Mr Albanese has previously ruled out watering down the rules, but reports indicate government officials have been reviewing the scheme in order to provide the Prime Minister with a bargaining chip.
Speaking to Sky News Australia on Monday, Nationals Leader David Littleproud said weakening Australia's biosecurity regime was 'not something we should entertain', as he called on the Prime Minister to again rule it out.
Mr Littleproud said there were 'strict protocols' around the importation of US beef because Australia needed to ensure the cattle had been 'born in the United States and bred all the way through to their slaughter in the United States'.
'What Anthony Albanese and his departments were (considering)… was a relaxation of beef that was born in Mexico and Canada, where we don't have the traceability that we have over the US production system,' he said.
'Cattle can come into Mexico and then end up in a slaughterhouse in the United States, and then end up in Australia.
'We could be seeing those pests and diseases like mad cow… that's not something that we should entertain.'
'That's why Anthony Albanese needs to rule out straight away that he would open that up to those cattle that were born in Canada, Mexico or anywhere else in the Americas, because that poses a significant risk unless we can trace those cattle.'
The former agriculture minister acknowledged the Prime Minister had previously ruled out weakening the biosecurity rules but that recent reports had called this into question.
'When you see reports from departments saying this is what's on the table in terms of negotiations where there's smokeless fire, and that's why the Prime Minister needs to rule this out,' Mr Littleproud said.
The Nationals Leader said Australia had been 'fair' in its restrictions, which were based on science, and that traceability is also a requirement imposed on Australian beef.
'Every beast here in Australia has an ear tag from the moment they're marked through to the time they go to slaughter. They've got an ear tag that we can trace, what property they've been on, where they are, what they come into contact with,' he said.

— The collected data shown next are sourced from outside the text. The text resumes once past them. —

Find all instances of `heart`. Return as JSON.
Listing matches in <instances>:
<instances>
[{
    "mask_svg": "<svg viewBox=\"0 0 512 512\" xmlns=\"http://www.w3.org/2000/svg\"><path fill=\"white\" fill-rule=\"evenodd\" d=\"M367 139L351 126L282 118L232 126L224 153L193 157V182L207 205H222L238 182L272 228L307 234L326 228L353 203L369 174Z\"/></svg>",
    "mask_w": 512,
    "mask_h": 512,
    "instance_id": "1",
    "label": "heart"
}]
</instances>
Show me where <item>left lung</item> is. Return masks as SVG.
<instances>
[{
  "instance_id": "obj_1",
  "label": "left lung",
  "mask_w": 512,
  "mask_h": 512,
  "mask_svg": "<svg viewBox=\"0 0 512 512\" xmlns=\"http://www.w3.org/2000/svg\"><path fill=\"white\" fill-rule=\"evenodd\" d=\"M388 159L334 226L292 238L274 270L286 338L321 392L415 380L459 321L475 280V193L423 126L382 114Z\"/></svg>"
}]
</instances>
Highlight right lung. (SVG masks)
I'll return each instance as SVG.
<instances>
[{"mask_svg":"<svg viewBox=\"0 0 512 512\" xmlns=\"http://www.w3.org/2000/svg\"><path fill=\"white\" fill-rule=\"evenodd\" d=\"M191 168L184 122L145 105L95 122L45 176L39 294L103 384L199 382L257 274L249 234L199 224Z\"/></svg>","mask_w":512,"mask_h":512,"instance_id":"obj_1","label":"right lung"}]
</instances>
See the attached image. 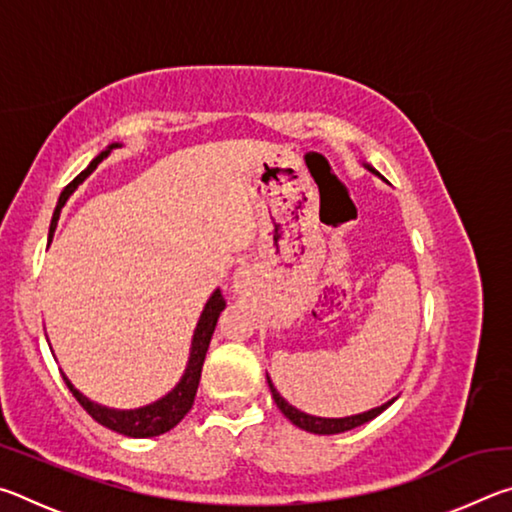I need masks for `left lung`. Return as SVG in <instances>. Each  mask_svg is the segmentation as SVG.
Here are the masks:
<instances>
[{
    "label": "left lung",
    "mask_w": 512,
    "mask_h": 512,
    "mask_svg": "<svg viewBox=\"0 0 512 512\" xmlns=\"http://www.w3.org/2000/svg\"><path fill=\"white\" fill-rule=\"evenodd\" d=\"M372 173H377L372 167H368ZM268 379V377H266ZM268 386H271V393H273V400L277 404V409H280L287 418L296 424V427L305 429L309 433H320V436H329V433H343V431H350L354 427H359L363 422H370L372 418H377L379 413H384L388 406H391L395 400H391L384 406H377V409H372L368 413H359V415H352V418H314V415H307L298 409H293L289 402H284V397L275 391V386L271 384V379H268Z\"/></svg>",
    "instance_id": "8db88e82"
}]
</instances>
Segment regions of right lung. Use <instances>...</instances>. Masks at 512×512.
<instances>
[{
	"label": "right lung",
	"instance_id": "obj_1",
	"mask_svg": "<svg viewBox=\"0 0 512 512\" xmlns=\"http://www.w3.org/2000/svg\"><path fill=\"white\" fill-rule=\"evenodd\" d=\"M108 153L110 151L99 153L97 158L90 162V167L81 171L79 176H76L72 183L63 189V194H60V198H58L54 219H51V232L56 230L60 207L65 205L69 194H72L74 189L79 187L94 169H97V164L106 158ZM49 241H51V235H49ZM223 309H225V300L221 296V291H214V296L207 300L201 320H198V327L194 332V343H192V357H189V366L185 370V377L180 379V384L173 388L167 397H162L160 402L144 406V409H137V411H112V409H103V406L90 402L88 397H83L72 384H69L67 377H63L65 384L69 391H72V395L76 397V402H79L94 420L103 424V427H108L117 433H124V436H131V438H151V436H160V433H167L169 429L176 427V424L183 420L189 413V409L194 406V397L198 391V381H201L205 354H207V348H210L212 334L216 329V323H219V316Z\"/></svg>",
	"mask_w": 512,
	"mask_h": 512
}]
</instances>
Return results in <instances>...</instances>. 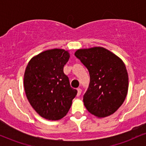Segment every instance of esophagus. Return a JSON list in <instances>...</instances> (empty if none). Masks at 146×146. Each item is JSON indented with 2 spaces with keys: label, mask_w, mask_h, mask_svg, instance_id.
Here are the masks:
<instances>
[{
  "label": "esophagus",
  "mask_w": 146,
  "mask_h": 146,
  "mask_svg": "<svg viewBox=\"0 0 146 146\" xmlns=\"http://www.w3.org/2000/svg\"><path fill=\"white\" fill-rule=\"evenodd\" d=\"M78 94H77V95H78V96H80V94H81V93H82V90H81V88H78Z\"/></svg>",
  "instance_id": "34e87169"
}]
</instances>
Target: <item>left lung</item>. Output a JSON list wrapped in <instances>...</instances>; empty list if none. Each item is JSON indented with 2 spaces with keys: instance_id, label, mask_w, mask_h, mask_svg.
Returning a JSON list of instances; mask_svg holds the SVG:
<instances>
[{
  "instance_id": "left-lung-1",
  "label": "left lung",
  "mask_w": 146,
  "mask_h": 146,
  "mask_svg": "<svg viewBox=\"0 0 146 146\" xmlns=\"http://www.w3.org/2000/svg\"><path fill=\"white\" fill-rule=\"evenodd\" d=\"M75 56L90 74L89 86L83 97L86 109L98 118L113 115L128 94V75L123 60L101 46L78 49Z\"/></svg>"
}]
</instances>
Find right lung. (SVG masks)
Wrapping results in <instances>:
<instances>
[{"label": "right lung", "instance_id": "obj_1", "mask_svg": "<svg viewBox=\"0 0 146 146\" xmlns=\"http://www.w3.org/2000/svg\"><path fill=\"white\" fill-rule=\"evenodd\" d=\"M68 51L53 48L41 52L28 62L24 74L27 98L42 117L56 121L66 116L76 96L63 68L68 61Z\"/></svg>", "mask_w": 146, "mask_h": 146}]
</instances>
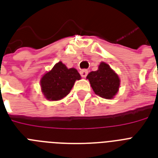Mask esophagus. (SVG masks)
<instances>
[{
    "label": "esophagus",
    "mask_w": 158,
    "mask_h": 158,
    "mask_svg": "<svg viewBox=\"0 0 158 158\" xmlns=\"http://www.w3.org/2000/svg\"><path fill=\"white\" fill-rule=\"evenodd\" d=\"M88 74H89L88 69H82L81 71H80V74H81V76L83 77V78H86Z\"/></svg>",
    "instance_id": "34e87169"
}]
</instances>
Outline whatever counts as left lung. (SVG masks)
<instances>
[{"label":"left lung","mask_w":158,"mask_h":158,"mask_svg":"<svg viewBox=\"0 0 158 158\" xmlns=\"http://www.w3.org/2000/svg\"><path fill=\"white\" fill-rule=\"evenodd\" d=\"M87 79L94 93L102 98H113L119 90V77L110 65L104 62L99 64L98 70L90 72Z\"/></svg>","instance_id":"1"}]
</instances>
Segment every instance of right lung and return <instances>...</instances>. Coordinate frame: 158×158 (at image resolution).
<instances>
[{
  "instance_id": "obj_1",
  "label": "right lung",
  "mask_w": 158,
  "mask_h": 158,
  "mask_svg": "<svg viewBox=\"0 0 158 158\" xmlns=\"http://www.w3.org/2000/svg\"><path fill=\"white\" fill-rule=\"evenodd\" d=\"M80 79L81 76L77 69H68L60 61L41 79L42 92L48 100L58 101L67 96L74 86V82Z\"/></svg>"
}]
</instances>
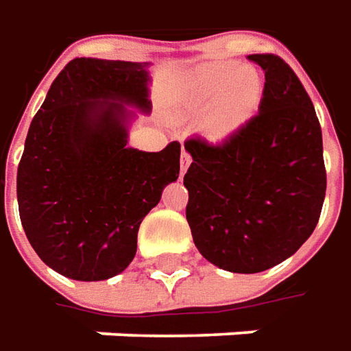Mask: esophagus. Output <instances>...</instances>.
<instances>
[{
	"label": "esophagus",
	"instance_id": "esophagus-1",
	"mask_svg": "<svg viewBox=\"0 0 351 351\" xmlns=\"http://www.w3.org/2000/svg\"><path fill=\"white\" fill-rule=\"evenodd\" d=\"M190 163H192V157H190V153L182 149V153H180V175H184V173H186L188 165Z\"/></svg>",
	"mask_w": 351,
	"mask_h": 351
}]
</instances>
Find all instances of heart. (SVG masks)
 <instances>
[{"instance_id":"1","label":"heart","mask_w":351,"mask_h":351,"mask_svg":"<svg viewBox=\"0 0 351 351\" xmlns=\"http://www.w3.org/2000/svg\"><path fill=\"white\" fill-rule=\"evenodd\" d=\"M262 93L264 81L258 69L235 62H215L196 71L190 104L194 110L210 106L208 130L213 136H225L254 114Z\"/></svg>"}]
</instances>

'We have traceability in this country, and all we're saying to our foreign competitors is, if you're going to bring a product in this country, we need to know where your animals have been so that we can… protect our environment and our production.'
Cattle Australia boss Chris Parker also backed standing firm on traceability, describing it as a 'pretty simple requirement' and adding that the US had similar requirements for the importation of Australian beef.
"They insist that we provide that level of traceability for our beef going to their country and it's not unreasonable for us to have a requirement where we want to see at least equivalence of traceability so we have a good sense of where this is coming from,' Mr Parker told the ABC.